Looking Back 30 Years
Our September 1989 issue of Mountain Bike Action took a look at the bikes, components and riders of 30 years ago.
One of the first items that catches our eye in that issue now is the short article that we did on rockstar Sammy Hagar, the lead singer of Van Halen. Sammy was an avid mountain biker, and MBA’s Pat Carrigan and Zapata Espinoza went to his house to ride with him, interview him and photograph Sammy with his bike.
Sammy told us that day, “I really like mountain bikes. I like the solitude of mountain bikes, and you don’t have to deal with exhaust and traffic. I write a lot of my songs when I’m out riding.”
Sammy was such a serious mountain biker that he even came out with his own line of bikes, dubbed Red Rockers, Pat Carrigan recalls. Sammy said he was originally going to build about 200 of the bikes to stock the two northern California bike shops he owned, but the orders started pouring in, and he decided to up the order to 2000 bikes.
“It’s really just a hobby, basically an ego trip,” Sammy confided. “Even if I owned 25 stores, I still couldn’t make the money that I make in a week on tour.”
Pat Carrigan recalls that Sammy tried out Pat Carrigan’s MBA test bike that he had brought that day, a Nishiki Alien, which was designed by future MBA editor Richard Cunningham. Sammy liked the bike so much that he immediately phoned one of his bike shops and informed them that he wanted the shop to start carrying Nishiki Aliens.
Eddie Van Halen was over at Sammy’s house that day, too, and he went along for the ride as well, along with Eddie’s dog, Bud. It was a memorable day for the MBA staff.
In the realm of racing, the first round of the NORBA (National Off-Road Bicycling Association) kicked off with the first national of the year held in Clayton, Georgia.
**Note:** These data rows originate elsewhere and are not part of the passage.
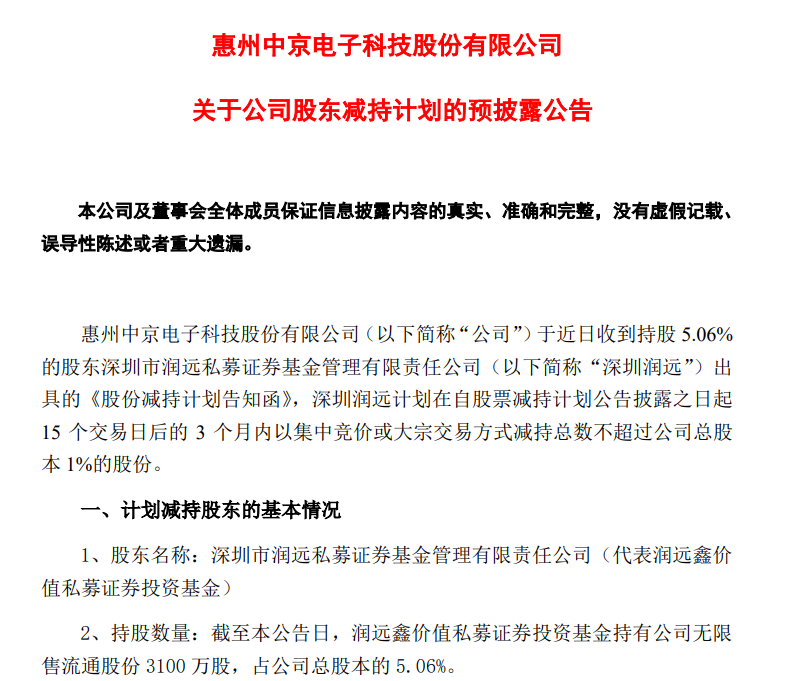 惠州中京电子科技股份有限公司

关于公司股东减持计划的预披露公告

本公司及董事会全体成员保证信息披露内容的真实、准确和完整，没有虚假记载、误导性陈述或者重大遗漏。

惠州中京电子科技股份有限公司（以下简称“公司”）于近日收到持股 5.06%的股东深圳市润远私募证券基金管理有限责任公司（以下简称“深圳润远”）出具的《股份减持计划告知函》，深圳润远计划在自股票减持计划公告披露之日起 15 个交易日后的 3 个月内以集中竞价或大宗交易方式减持总数不超过公司总股本 1%的股份。

一、计划减持股东的基本情况

1、股东名称：深圳市润远私募证券基金管理有限责任公司（代表润远鑫价值私募证券投资基金）

2、持股数量：截至本公告日，润远鑫价值私募证券投资基金持有公司无限售流通股份 3100 万股，占公司总股本的 5.06%。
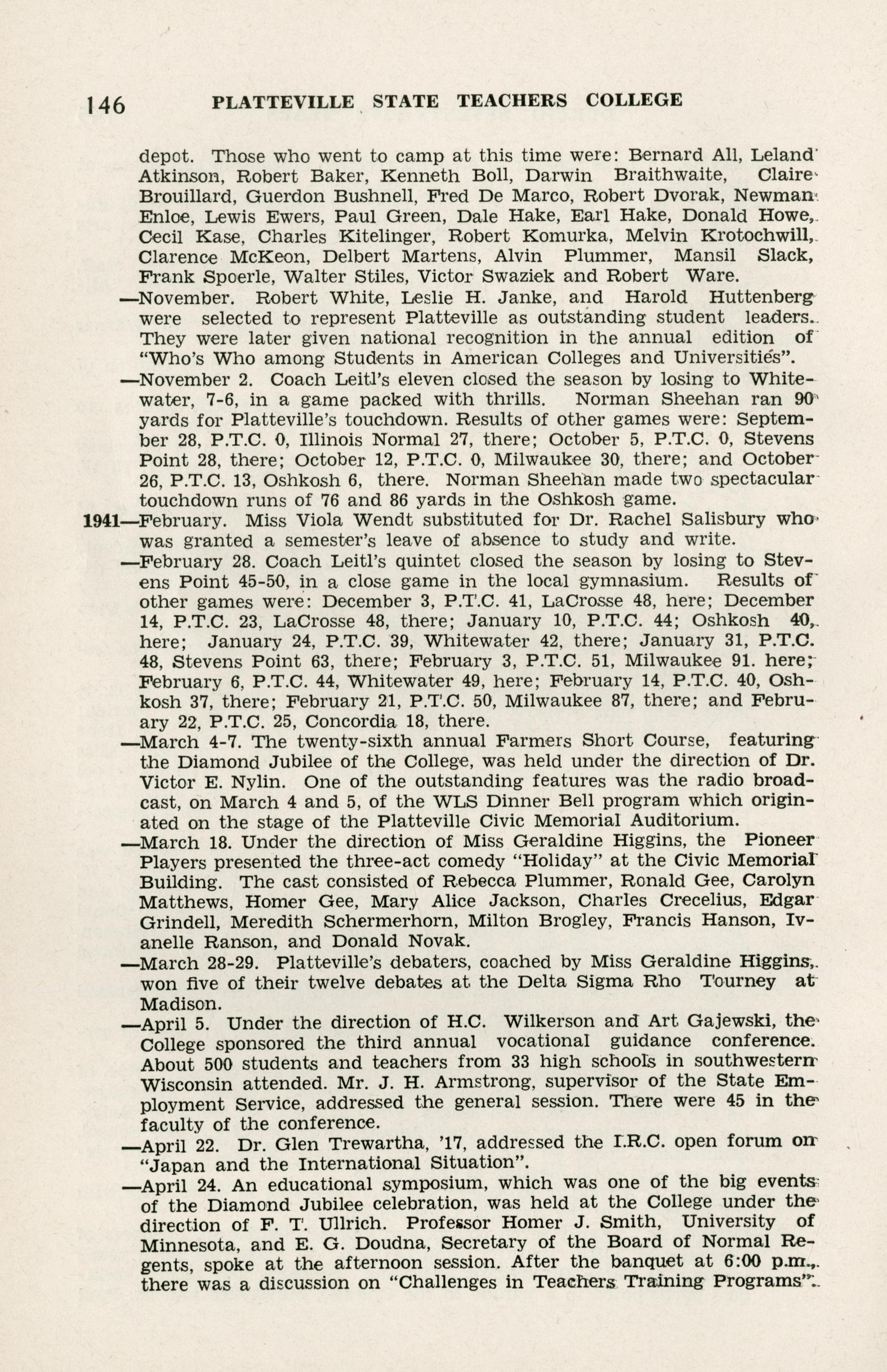 146 PLATTEVILLE STATE TEACHERS COLLEGE

depot. Those who went to camp at this time were: Bernard All, Leland Atkinson, Robert Baker, Kenneth Boll, Darwin Braithwaite, Claire Brouillard, Guerdon Bushnell, Fred De Marco, Robert Dvorak, Newman Enloe, Lewis Ewers, Paul Green, Dale Hake, Earl Hake, Donald Howe, Cecil Kase, Charles Kitelinger, Robert Komurka, Melvin Krotochwill, Clarence McKeon, Delbert Martens, Alvin Plummer, Mansil Slack, Frank Spoerle, Walter Stiles, Victor Swaziek and Robert Ware.

—November. Robert White, Leslie H. Janke, and Harold Huttenberg were selected to represent Platteville as outstanding student leaders. They were later given national recognition in the annual edition of "Who's Who among Students in American Colleges and Universities".

—November 2. Coach Leitl's eleven closed the season by losing to Whitewater, 7-6, in a game packed with thrills. Norman Sheehan ran 90 yards for Platteville's touchdown. Results of other games were: September 28, P.T.C. 0, Illinois Normal 27, there; October 5, P.T.C. 0, Stevens Point 28, there; October 12, P.T.C. 0, Milwaukee 30, there; and October 26, P.T.C. 13, Oshkosh 6, there. Norman Sheehan made two spectacular touchdown runs of 76 and 86 yards in the Oshkosh game.

1941—February. Miss Viola Wendt substituted for Dr. Rachel Salisbury who was granted a semester's leave of absence to study and write.

—February 28. Coach Leitl's quintet closed the season by losing to Stevens Point 45-50, in a close game in the local gymnasium. Results of other games were: December 3, P.T.C. 41, LaCrosse 48, here; December 14, P.T.C. 23, LaCrosse 48, there; January 10, P.T.C. 44; Oshkosh 40, here; January 24, P.T.C. 39, Whitewater 42, there; January 31, P.T.C. 48, Stevens Point 63, there; February 3, P.T.C. 51, Milwaukee 91. here; February 6, P.T.C. 44, Whitewater 49, here; February 14, P.T.C. 40, Oshkosh 37, there; February 21, P.T.C. 50, Milwaukee 87, there; and February 22, P.T.C. 25, Concordia 18, there.

—March 4-7. The twenty-sixth annual Farmers Short Course, featuring the Diamond Jubilee of the College, was held under the direction of Dr. Victor E. Nylin. One of the outstanding features was the radio broadcast, on March 4 and 5, of the WLS Dinner Bell program which originated on the stage of the Platteville Civic Memorial Auditorium.

—March 18. Under the direction of Miss Geraldine Higgins, the Pioneer Players presented the three-act comedy "Holiday" at the Civic Memorial Building. The cast consisted of Rebecca Plummer, Ronald Gee, Carolyn Matthews, Homer Gee, Mary Alice Jackson, Charles Crecelius, Edgar Grindell, Meredith Schermerhorn, Milton Brogley, Francis Hanson, Ivanelle Ranson, and Donald Novak.

—March 28-29. Platteville's debaters, coached by Miss Geraldine Higgins, won five of their twelve debates at the Delta Sigma Rho Tourney at Madison.

—April 5. Under the direction of H.C. Wilkerson and Art Gajewski, the College sponsored the third annual vocational guidance conference. About 500 students and teachers from 33 high schools in southwestern Wisconsin attended. Mr. J. H. Armstrong, supervisor of the State Employment Service, addressed the general session. There were 45 in the faculty of the conference.

—April 22. Dr. Glen Trewartha, '17, addressed the I.R.C. open forum on "Japan and the International Situation".

—April 24. An educational symposium, which was one of the big events of the Diamond Jubilee celebration, was held at the College under the direction of F. T. Ullrich. Professor Homer J. Smith, University of Minnesota, and E. G. Doudna, Secretary of the Board of Normal Regents, spoke at the afternoon session. After the banquet at 6:00 p.m., there was a discussion on "Challenges in Teachers Training Programs".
Ned Overend edged out up-and-comer Tinker Juarez in the Pro Men’s class, while Martha Kennedy beat runner-up Lisa Muhich in the Pro Women’s class.
One of the other racers who shared his thoughts about the new short-track races was Tinker Juarez: “I came into this season not planning on doing half or even any of them,” Tinker told MBA, “but now I have to add it to my program.” After talking with his sponsors and seeing how much attention the short-track races were getting, Tinker didn’t even hesitate when we asked him if he was going to race them. “I’m going to have to,” he told us.
The short-track races remained so popular over the years that the UCI eventually added short-track races to its World Cup program, and the UCI now uses those short-track races to determine who gets to be in the first three rows of the much more prestigious Cross-Country Olympic (XCO) races.
20 YEARS AGO
Our September 1999 issue took a look at the new GT I-Drive frame design, which we featured on the cover. We also checked out some of the lightest mountain bikes and products on the market. One of the items we featured was a fully built-up, 18.5-pound hardtail race bike with a Ross Denny frame made of Easton Elite tubing and a Rock Shox SID fork. Most of the ultra-lightweight bikes and components that were featured in that issue are not big names today, which might suggest that it could be safer to buy a tried-and-true product from a big-name company than to buy the lightest thing on the market from a small start-up company.
The newly developed short-track cross-country races were up for review in our September 1999 issue, too. Some of the top XC pros of the time shared their opinions of the then-new kind of competition. Superstar XC racer Travis Brown likened the introduction of short-track races to the introduction of dual-slalom races, which were kind of like miniature downhill races designed for spectators. The downhill races had more prestige, but dual-slalom races were more fun to watch, according to Travis. Short-track races offered that same benefit—they were better for the spectators than regular XC races, where the riders passed the spectators, then disappeared into the distance for 20 minutes or longer before appearing again on the next lap.
10 YEARS AGO
Lightweight bikes were on the minds of racers in 2009, much as they are today. Everybody knows that it’s easier to pedal a light bike up a hill than a heavy one.
With that in mind, we took a look at a sub-19-pound Santa Cruz Blur XC project bike, prepared for us by a company called Speedgoat. The large (yes, large), 4.5-pound, full-suspension, carbon fiber frame was built up to be as light as it could be while still working well. It had a DT Swiss XRC fork, some FSA cranks, a SRAM road-bike drivetrain, a pair of Crankbrothers Eggbeater pedals and a variety of other lightweight components to bring the total weight to just under 19 pounds. The estimated price for the super-lightweight Blur was $11,500; that price would be closer to $13,700 today accounting for inflation.
Elsewhere in the issue, we took a look at the new SRAM XX group, which was just being introduced 10 years ago. The new system offered only two chainrings up front (down from the standard three), matched with a 10-speed cassette in the rear. We loved the switch from 3×9 to 2×10 shifting and predicted that it would catch on quickly, which it did. Now, 10 years later, most modern trail and cross-country bikes are offered with 12-speed cassettes in the rear and a single chainring up front. It makes us wonder what kind of drivetrains we’ll be using in another 10, 20 or 30 years.